**DATA EXTRACTS**
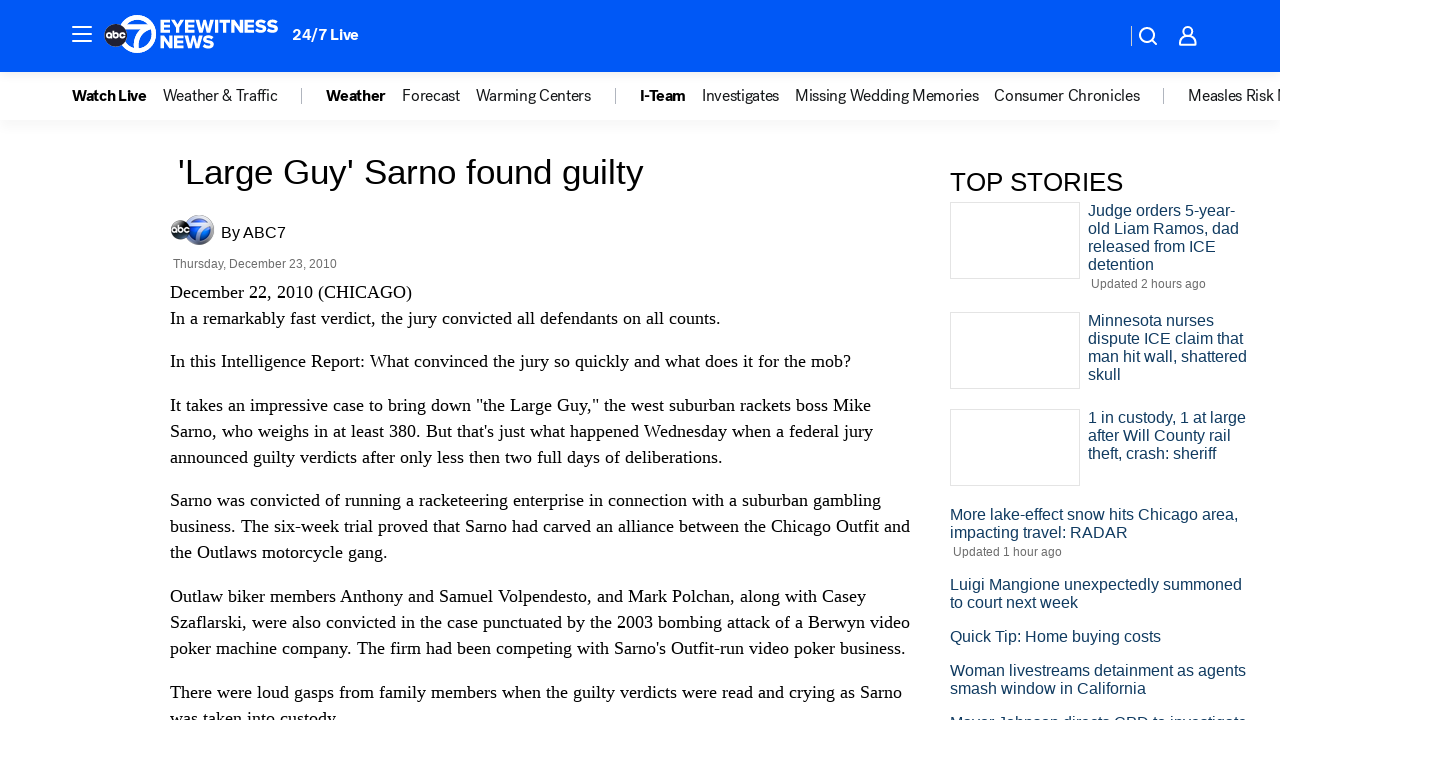

--- FILE ---
content_type: application/javascript
request_url: https://prod.gatekeeper.us-abc.symphony.edgedatg.go.com/vp2/ws/utils/2021/geo/video/geolocation/206/001/gt/-1.jsonp
body_size: 1074
content:
{"ver":"2021","device":"001","brand":"206","xmlns":"https://abc.go.com/vp2/ws/xmlns","user":{"allowed":true,"ip":"3.135.206.188","proxy":"hosting","bandwidth":"broadband","zipcode":"43230","city":"columbus","state":"oh","country":"usa","isp":"amazon technologies inc.","distributionChannel":"2","org":"amazon technologies inc.","useragent":"Mozilla/5.0 (Macintosh; Intel Mac OS X 10_15_7) AppleWebKit/537.36 (KHTML, like Gecko) Chrome/131.0.0.0 Safari/537.36; ClaudeBot/1.0; +claudebot@anthropic.com)","time":"Sat, 31 Jan 2026 18:54:48 -0500","xff":{"ip":"3.135.206.188, 18.68.21.76, 172.18.47.116"},"id":"AE7F7101-5208-48E4-AD5B-8B9DB0ED6241"},"affiliates":{"affiliate":[{"name":"WSYX","logo":"https://cdn1.edgedatg.com/aws/v2/abc/Live/video/13877091/1ba6f58005365daed202fccf8ab4df07/284x160-Q75_1ba6f58005365daed202fccf8ab4df07.png","dma":"COLUMBUS, OH","rank":"34","id":"WSYX","event":{"url":{"callback":"event_flat_file","value":"https://liveeventsfeed.abc.go.com/wsyx.json"},"refresh":{"unit":"second","value":"300"}}}],"count":1},"server":{"time":"Sat, 31 Jan 2026 23:54:48 +0000"}}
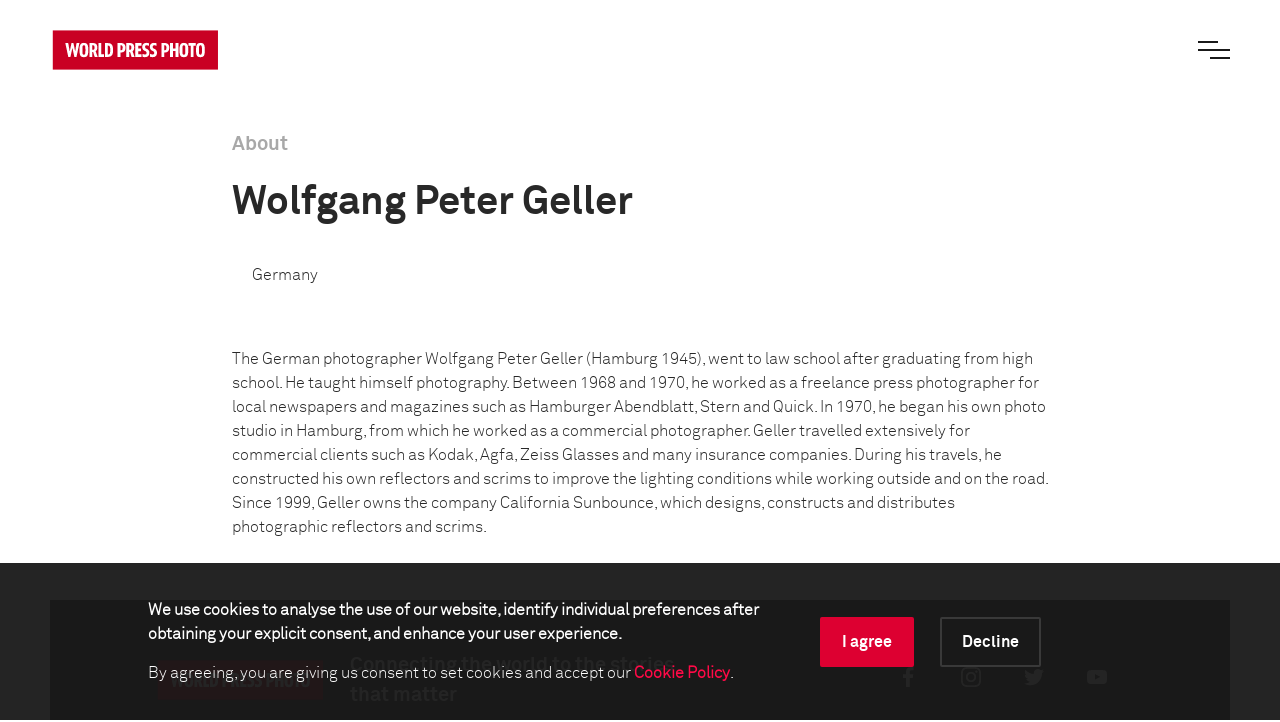

--- FILE ---
content_type: text/plain
request_url: https://www.google-analytics.com/j/collect?v=1&_v=j102&aip=1&a=1945734380&t=pageview&_s=1&dl=https%3A%2F%2Fwww.worldpressphoto.org%2Fperson%2Fdetail%2F2732%2Fwolfgang-peter-geller&ul=en-us%40posix&dt=Wolfgang%20Peter%20Geller%20%7C%20World%20Press%20Photo&sr=1280x720&vp=1280x720&_u=YEBAAEABAAAAACAAIg~&cid=1379205206.1768635339&tid=UA-9817824-2&_gid=1475654565.1768635339&_slc=1&gtm=45He61e1n815FKZ6G8v860733717za200zd860733717&gcd=13l3l3l3l1l1&dma=0&tag_exp=103116026~103200004~104527907~104528501~104684208~104684211~105391252~115495938~115616986~115938465~115938468~116682876~116744866~117041587&z=1768752592
body_size: -452
content:
2,cG-X93M7EKC5P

**EXERCISE OBJECTIVE**
Transcribe each of the records above precisely, with no pictures in the copy.

**RESPONSE AREA**
--- FILE ---
content_type: application/javascript
request_url: https://prod.gatekeeper.us-abc.symphony.edgedatg.go.com/vp2/ws/utils/2021/geo/video/geolocation/206/001/gt/-1.jsonp
body_size: 1074
content:
{"ver":"2021","device":"001","brand":"206","xmlns":"https://abc.go.com/vp2/ws/xmlns","user":{"allowed":true,"ip":"3.135.206.188","proxy":"hosting","bandwidth":"broadband","zipcode":"43230","city":"columbus","state":"oh","country":"usa","isp":"amazon technologies inc.","distributionChannel":"2","org":"amazon technologies inc.","useragent":"Mozilla/5.0 (Macintosh; Intel Mac OS X 10_15_7) AppleWebKit/537.36 (KHTML, like Gecko) Chrome/131.0.0.0 Safari/537.36; ClaudeBot/1.0; +claudebot@anthropic.com)","time":"Sat, 31 Jan 2026 18:54:48 -0500","xff":{"ip":"3.135.206.188, 18.68.21.76, 172.18.47.116"},"id":"AE7F7101-5208-48E4-AD5B-8B9DB0ED6241"},"affiliates":{"affiliate":[{"name":"WSYX","logo":"https://cdn1.edgedatg.com/aws/v2/abc/Live/video/13877091/1ba6f58005365daed202fccf8ab4df07/284x160-Q75_1ba6f58005365daed202fccf8ab4df07.png","dma":"COLUMBUS, OH","rank":"34","id":"WSYX","event":{"url":{"callback":"event_flat_file","value":"https://liveeventsfeed.abc.go.com/wsyx.json"},"refresh":{"unit":"second","value":"300"}}}],"count":1},"server":{"time":"Sat, 31 Jan 2026 23:54:48 +0000"}}

--- FILE ---
content_type: text/plain
request_url: https://www.google-analytics.com/j/collect?v=1&_v=j102&aip=1&a=1945734380&t=pageview&_s=1&dl=https%3A%2F%2Fwww.worldpressphoto.org%2Fperson%2Fdetail%2F2732%2Fwolfgang-peter-geller&ul=en-us%40posix&dt=Wolfgang%20Peter%20Geller%20%7C%20World%20Press%20Photo&sr=1280x720&vp=1280x720&_u=YEBAAEABAAAAACAAIg~&cid=1379205206.1768635339&tid=UA-9817824-2&_gid=1475654565.1768635339&_slc=1&gtm=45He61e1n815FKZ6G8v860733717za200zd860733717&gcd=13l3l3l3l1l1&dma=0&tag_exp=103116026~103200004~104527907~104528501~104684208~104684211~105391252~115495938~115616986~115938465~115938468~116682876~116744866~117041587&z=1768752592
body_size: -452
content:
2,cG-X93M7EKC5P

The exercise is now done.